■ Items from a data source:
--------------------
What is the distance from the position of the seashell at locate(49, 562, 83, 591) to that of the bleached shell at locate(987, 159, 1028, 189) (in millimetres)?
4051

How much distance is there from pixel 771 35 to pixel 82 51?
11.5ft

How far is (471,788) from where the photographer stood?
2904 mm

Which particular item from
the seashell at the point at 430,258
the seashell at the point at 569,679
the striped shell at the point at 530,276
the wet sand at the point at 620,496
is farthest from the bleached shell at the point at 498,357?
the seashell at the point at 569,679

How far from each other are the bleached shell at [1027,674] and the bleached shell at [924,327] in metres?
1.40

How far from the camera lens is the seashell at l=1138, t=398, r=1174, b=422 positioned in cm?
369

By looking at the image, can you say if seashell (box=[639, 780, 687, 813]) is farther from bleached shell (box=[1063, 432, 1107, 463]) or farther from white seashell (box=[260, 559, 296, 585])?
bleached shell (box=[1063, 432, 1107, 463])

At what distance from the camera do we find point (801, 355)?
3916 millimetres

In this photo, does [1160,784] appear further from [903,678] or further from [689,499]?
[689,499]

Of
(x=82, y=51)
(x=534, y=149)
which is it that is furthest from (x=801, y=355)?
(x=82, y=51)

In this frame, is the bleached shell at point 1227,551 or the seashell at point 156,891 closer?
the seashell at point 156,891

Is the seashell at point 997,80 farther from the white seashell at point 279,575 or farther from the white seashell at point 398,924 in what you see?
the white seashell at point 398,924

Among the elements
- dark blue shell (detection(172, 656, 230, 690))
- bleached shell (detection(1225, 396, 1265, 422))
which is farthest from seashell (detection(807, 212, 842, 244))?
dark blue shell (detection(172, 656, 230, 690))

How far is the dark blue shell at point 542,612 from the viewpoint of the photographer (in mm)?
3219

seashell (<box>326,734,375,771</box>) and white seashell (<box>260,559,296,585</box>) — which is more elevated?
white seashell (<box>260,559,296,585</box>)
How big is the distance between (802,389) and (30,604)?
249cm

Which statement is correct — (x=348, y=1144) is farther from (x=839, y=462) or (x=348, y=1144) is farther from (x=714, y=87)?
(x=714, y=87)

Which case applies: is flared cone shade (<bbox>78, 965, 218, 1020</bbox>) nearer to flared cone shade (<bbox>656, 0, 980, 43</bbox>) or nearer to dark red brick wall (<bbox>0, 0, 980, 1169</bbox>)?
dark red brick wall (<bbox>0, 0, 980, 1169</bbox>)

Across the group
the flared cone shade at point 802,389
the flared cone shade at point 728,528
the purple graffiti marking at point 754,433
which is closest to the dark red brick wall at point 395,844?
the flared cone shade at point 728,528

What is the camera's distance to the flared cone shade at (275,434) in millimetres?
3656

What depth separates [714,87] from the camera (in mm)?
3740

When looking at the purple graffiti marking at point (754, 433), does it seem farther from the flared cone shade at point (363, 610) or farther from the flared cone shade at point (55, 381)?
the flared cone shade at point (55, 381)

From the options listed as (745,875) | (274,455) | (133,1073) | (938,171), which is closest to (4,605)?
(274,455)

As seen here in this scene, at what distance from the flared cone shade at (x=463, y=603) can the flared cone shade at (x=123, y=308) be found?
--------------------
■ WHAT TO PRODUCE: Repeat every entry exactly, please.

■ ANSWER FOR THE TASK:
What is the distance from the position of the seashell at locate(49, 562, 83, 591) to that of the bleached shell at locate(987, 159, 1028, 189) (in millimetres)?
4051

How much distance is there from pixel 771 35 to pixel 82 51?
11.5ft

How far is (471,788) from where the photographer stood?
2904 mm

Which particular item from
the seashell at the point at 430,258
the seashell at the point at 569,679
the striped shell at the point at 530,276
the wet sand at the point at 620,496
is farthest from the bleached shell at the point at 498,357?
the seashell at the point at 569,679

How far from each other are the bleached shell at [1027,674] and the bleached shell at [924,327] in metres?
1.40

How far from the camera lens is the seashell at l=1138, t=398, r=1174, b=422 positioned in cm?
369

By looking at the image, can you say if seashell (box=[639, 780, 687, 813]) is farther from bleached shell (box=[1063, 432, 1107, 463]) or farther from white seashell (box=[260, 559, 296, 585])?
bleached shell (box=[1063, 432, 1107, 463])

At what distance from the camera do we find point (801, 355)?
3916 millimetres

In this photo, does [1160,784] appear further from [903,678] or further from [689,499]?
[689,499]

Of
(x=82, y=51)
(x=534, y=149)
which is it that is furthest from (x=801, y=355)?
(x=82, y=51)

In this frame, is the bleached shell at point 1227,551 or the seashell at point 156,891 closer?
the seashell at point 156,891

Is the seashell at point 997,80 farther from the white seashell at point 279,575 or farther from the white seashell at point 398,924 in what you see?
the white seashell at point 398,924

Among the elements
- dark blue shell (detection(172, 656, 230, 690))
- bleached shell (detection(1225, 396, 1265, 422))
which is farthest from seashell (detection(807, 212, 842, 244))?
dark blue shell (detection(172, 656, 230, 690))

How far is the dark blue shell at point 542,612 from the viewpoint of the photographer (in mm)?
3219

seashell (<box>326,734,375,771</box>) and white seashell (<box>260,559,296,585</box>) — which is more elevated?
white seashell (<box>260,559,296,585</box>)
How big is the distance between (802,389) and (30,604)?
249cm

Which statement is correct — (x=348, y=1144) is farther from (x=839, y=462) or (x=348, y=1144) is farther from (x=714, y=87)?
(x=714, y=87)

Which case applies: is flared cone shade (<bbox>78, 965, 218, 1020</bbox>) nearer to flared cone shade (<bbox>656, 0, 980, 43</bbox>) or nearer to dark red brick wall (<bbox>0, 0, 980, 1169</bbox>)?
dark red brick wall (<bbox>0, 0, 980, 1169</bbox>)

Across the group
the flared cone shade at point 802,389
the flared cone shade at point 728,528
the purple graffiti marking at point 754,433
which is closest to the dark red brick wall at point 395,844?
the flared cone shade at point 728,528

What is the camera's distance to the flared cone shade at (275,434) in millimetres?
3656

What depth separates [714,87] from the camera (in mm)?
3740

When looking at the purple graffiti marking at point (754, 433), does it seem farther from the flared cone shade at point (363, 610) or farther from the flared cone shade at point (55, 381)?
the flared cone shade at point (55, 381)

From the options listed as (745,875) | (274,455) | (133,1073) | (938,171), which is closest to (4,605)?
(274,455)

As seen here in this scene, at what distance from the flared cone shade at (x=463, y=603) can the flared cone shade at (x=123, y=308) be found?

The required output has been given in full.